Without a doubt, I need to be refreshed, recharged, repaired, the same as someone focused on driving all day needs a rest, I need to relax with both eyes and both ears, and full mind attuned to something other than my responsibilities toward My Love’s every need. I have ‘grabbed the bull by the horns and moved forward,’ long enough without help.

Our second vaccines were last week. We had relatively little reactions, and this week it seems we are OK. I am calling the services we had before the pandemic halted our lives to see if we can get some help for My Love and respite time for me.

Hopefully, the powers that be will acknowledge my request for someone to help with showers and shaving. Someone to talk to him while I go to the basement to do loads of laundry. Hopefully, someone will come and relieve me of continual conversation…ultimately with myself…yet provides a closeness that stimulates his mind. My wish is that someone else can keep him from wandering off to find secret spots: to hide his puffers, to deposit his pills he’s put in his pockets, to hide his accumulated, folded squares of Kleenex, to remove and hide his Depends without telling me. It is amazing how quickly he can scoot down the short hall, after asking permission to go to the bathroom, and carry on all his clandestine activities in the back rooms….all while I am in the kitchen cooking or washing up. Unfortunately, from there I cannot see or watch him. If I did not know better, I would say he planned his mischief so I would come out and play with him! But alas, he is just ‘doing things without thought’ like many one-year-olds…he has not words to tell me, he just does…that’s his level now in stage seven.

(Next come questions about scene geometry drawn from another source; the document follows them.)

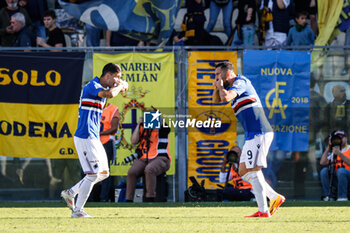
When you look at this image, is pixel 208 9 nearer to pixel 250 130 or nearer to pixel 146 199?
pixel 146 199

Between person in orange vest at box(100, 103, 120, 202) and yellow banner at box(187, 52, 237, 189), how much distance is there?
4.83 ft

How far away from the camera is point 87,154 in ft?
33.0

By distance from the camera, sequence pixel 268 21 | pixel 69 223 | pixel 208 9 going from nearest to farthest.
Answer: pixel 69 223, pixel 268 21, pixel 208 9

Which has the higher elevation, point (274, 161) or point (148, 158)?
point (148, 158)

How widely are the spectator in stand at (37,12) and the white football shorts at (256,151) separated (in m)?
7.40

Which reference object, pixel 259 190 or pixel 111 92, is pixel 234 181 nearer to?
pixel 259 190

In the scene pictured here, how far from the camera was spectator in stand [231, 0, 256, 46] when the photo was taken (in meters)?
15.8

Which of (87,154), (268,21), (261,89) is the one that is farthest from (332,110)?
(87,154)

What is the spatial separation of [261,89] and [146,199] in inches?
123

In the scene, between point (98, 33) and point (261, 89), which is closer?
point (261, 89)

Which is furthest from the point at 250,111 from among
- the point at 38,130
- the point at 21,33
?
the point at 21,33

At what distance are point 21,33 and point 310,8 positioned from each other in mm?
6382

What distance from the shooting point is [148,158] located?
1384cm

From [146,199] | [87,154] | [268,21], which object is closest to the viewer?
[87,154]
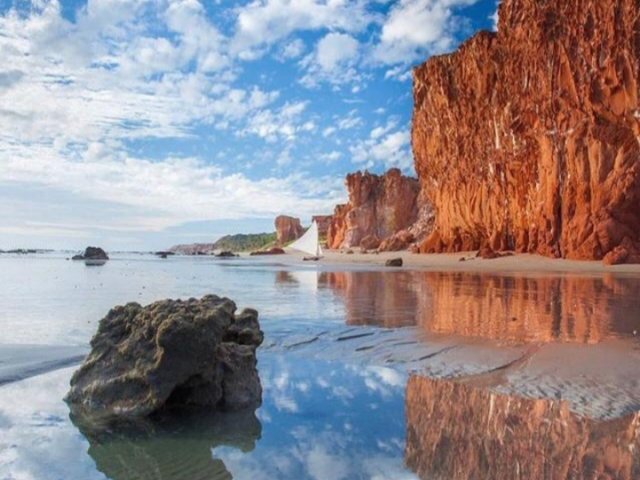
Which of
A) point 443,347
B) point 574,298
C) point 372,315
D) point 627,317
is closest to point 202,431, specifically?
point 443,347

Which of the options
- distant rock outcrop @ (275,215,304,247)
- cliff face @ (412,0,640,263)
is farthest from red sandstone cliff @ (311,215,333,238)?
cliff face @ (412,0,640,263)

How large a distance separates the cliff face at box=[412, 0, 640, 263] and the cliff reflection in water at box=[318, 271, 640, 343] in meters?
10.8

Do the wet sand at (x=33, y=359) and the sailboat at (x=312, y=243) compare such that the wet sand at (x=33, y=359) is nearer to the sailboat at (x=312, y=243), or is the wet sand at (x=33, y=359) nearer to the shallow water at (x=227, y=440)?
the shallow water at (x=227, y=440)

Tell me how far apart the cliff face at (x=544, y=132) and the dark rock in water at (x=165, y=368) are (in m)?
24.9

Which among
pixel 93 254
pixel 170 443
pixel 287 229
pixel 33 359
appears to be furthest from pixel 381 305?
pixel 287 229

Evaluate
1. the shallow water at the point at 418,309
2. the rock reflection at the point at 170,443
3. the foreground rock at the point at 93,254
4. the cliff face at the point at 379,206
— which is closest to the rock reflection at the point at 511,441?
the rock reflection at the point at 170,443

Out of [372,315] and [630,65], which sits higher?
[630,65]

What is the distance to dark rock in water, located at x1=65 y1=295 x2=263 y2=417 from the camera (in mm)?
4828

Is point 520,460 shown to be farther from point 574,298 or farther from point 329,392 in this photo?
point 574,298

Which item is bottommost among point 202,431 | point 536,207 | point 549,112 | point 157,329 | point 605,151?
point 202,431

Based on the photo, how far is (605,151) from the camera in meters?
27.3

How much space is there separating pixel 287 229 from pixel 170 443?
144 meters

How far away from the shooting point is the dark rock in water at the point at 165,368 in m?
4.83

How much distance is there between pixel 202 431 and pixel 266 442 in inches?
26.2
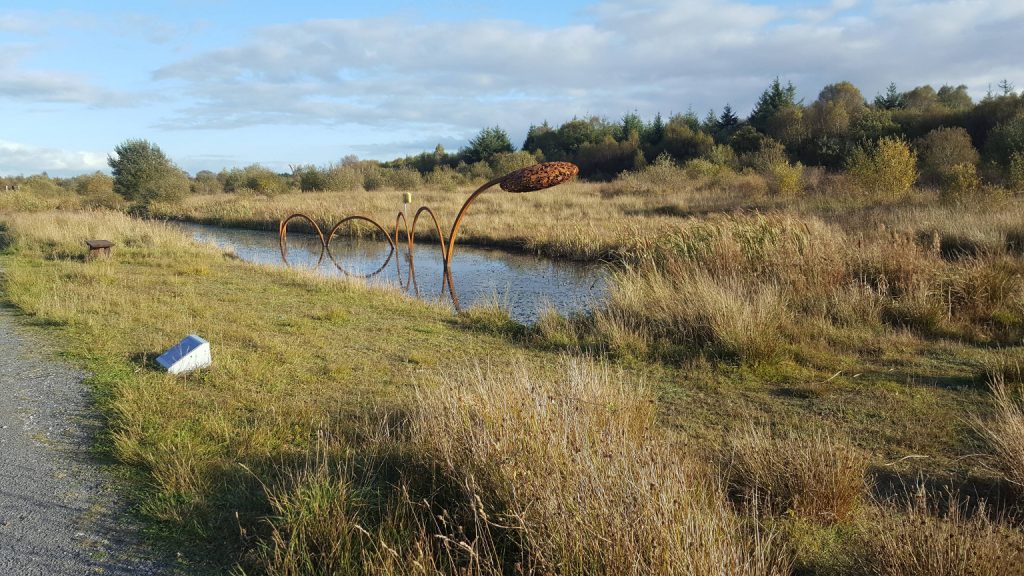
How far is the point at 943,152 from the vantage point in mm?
26406

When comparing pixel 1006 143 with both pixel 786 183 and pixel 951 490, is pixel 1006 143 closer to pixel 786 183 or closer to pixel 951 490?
pixel 786 183

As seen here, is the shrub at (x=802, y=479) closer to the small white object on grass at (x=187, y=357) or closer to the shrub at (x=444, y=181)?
the small white object on grass at (x=187, y=357)

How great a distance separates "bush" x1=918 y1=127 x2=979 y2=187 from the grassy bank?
61.6 ft

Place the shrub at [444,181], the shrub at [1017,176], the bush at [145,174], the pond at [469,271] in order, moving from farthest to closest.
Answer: the shrub at [444,181] < the bush at [145,174] < the shrub at [1017,176] < the pond at [469,271]

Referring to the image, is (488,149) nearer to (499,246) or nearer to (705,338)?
(499,246)

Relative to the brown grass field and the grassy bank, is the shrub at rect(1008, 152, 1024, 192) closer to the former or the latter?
the brown grass field

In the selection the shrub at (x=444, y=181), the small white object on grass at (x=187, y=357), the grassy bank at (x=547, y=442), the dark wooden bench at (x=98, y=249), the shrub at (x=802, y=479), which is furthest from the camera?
the shrub at (x=444, y=181)

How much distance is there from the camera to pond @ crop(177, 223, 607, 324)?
454 inches

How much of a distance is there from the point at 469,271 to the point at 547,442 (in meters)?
12.5

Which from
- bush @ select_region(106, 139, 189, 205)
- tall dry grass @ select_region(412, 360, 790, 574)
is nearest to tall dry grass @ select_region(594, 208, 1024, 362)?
tall dry grass @ select_region(412, 360, 790, 574)

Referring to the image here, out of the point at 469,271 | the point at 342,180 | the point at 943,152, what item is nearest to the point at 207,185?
the point at 342,180

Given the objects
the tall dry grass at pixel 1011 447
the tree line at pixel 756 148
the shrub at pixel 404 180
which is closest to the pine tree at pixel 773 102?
the tree line at pixel 756 148

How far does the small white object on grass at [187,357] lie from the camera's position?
5.66m

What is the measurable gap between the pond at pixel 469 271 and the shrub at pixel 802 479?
5.49m
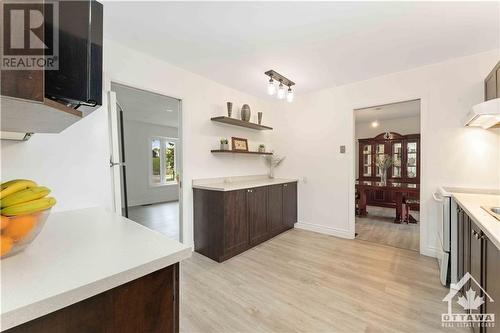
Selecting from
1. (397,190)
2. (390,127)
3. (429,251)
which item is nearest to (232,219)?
(429,251)

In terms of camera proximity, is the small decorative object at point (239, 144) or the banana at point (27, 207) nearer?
the banana at point (27, 207)

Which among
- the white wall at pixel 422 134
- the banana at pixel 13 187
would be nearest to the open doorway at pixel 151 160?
the white wall at pixel 422 134

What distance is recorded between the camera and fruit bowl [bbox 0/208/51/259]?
2.23 feet

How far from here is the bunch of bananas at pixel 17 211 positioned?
675 mm

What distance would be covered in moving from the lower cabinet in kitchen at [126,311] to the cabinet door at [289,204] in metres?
3.06

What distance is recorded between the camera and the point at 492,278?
1.12 metres

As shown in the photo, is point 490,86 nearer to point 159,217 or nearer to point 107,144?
point 107,144

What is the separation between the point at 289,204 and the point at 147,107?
12.0 feet

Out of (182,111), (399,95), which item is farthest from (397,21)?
(182,111)

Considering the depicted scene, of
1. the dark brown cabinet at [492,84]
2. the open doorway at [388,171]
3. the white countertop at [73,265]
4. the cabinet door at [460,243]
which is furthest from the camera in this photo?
the open doorway at [388,171]

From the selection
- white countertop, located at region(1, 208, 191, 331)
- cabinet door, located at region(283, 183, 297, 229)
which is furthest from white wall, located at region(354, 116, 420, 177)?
white countertop, located at region(1, 208, 191, 331)

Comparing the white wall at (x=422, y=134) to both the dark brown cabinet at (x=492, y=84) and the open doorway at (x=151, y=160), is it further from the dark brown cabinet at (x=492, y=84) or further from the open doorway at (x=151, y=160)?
the open doorway at (x=151, y=160)

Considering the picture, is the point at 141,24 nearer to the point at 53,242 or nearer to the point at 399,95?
the point at 53,242

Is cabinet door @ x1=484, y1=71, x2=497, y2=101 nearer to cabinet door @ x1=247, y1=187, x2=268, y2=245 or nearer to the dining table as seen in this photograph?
the dining table
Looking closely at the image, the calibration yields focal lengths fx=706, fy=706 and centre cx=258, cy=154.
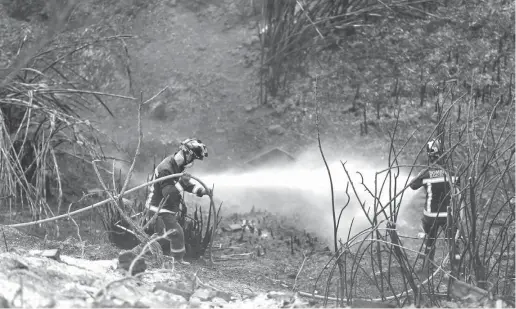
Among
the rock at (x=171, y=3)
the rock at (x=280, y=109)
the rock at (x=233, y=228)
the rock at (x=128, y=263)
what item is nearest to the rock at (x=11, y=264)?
the rock at (x=128, y=263)

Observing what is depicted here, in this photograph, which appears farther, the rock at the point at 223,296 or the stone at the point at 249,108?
the stone at the point at 249,108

Light at the end of the tunnel is having someone to relieve me while I take a nap; even if they can look through picture books together while I catch up on another of many forgotten chores. I am not young anymore. My next birthday will be my 80th. I understand that having respite might not come from the day program if he can’t meet their criteria. Even though I don’t have the energy to do the many other things I used to do, planned respite hours from somewhere just might allow me again to be a rested caregiver, to carry on from one respite period to the next.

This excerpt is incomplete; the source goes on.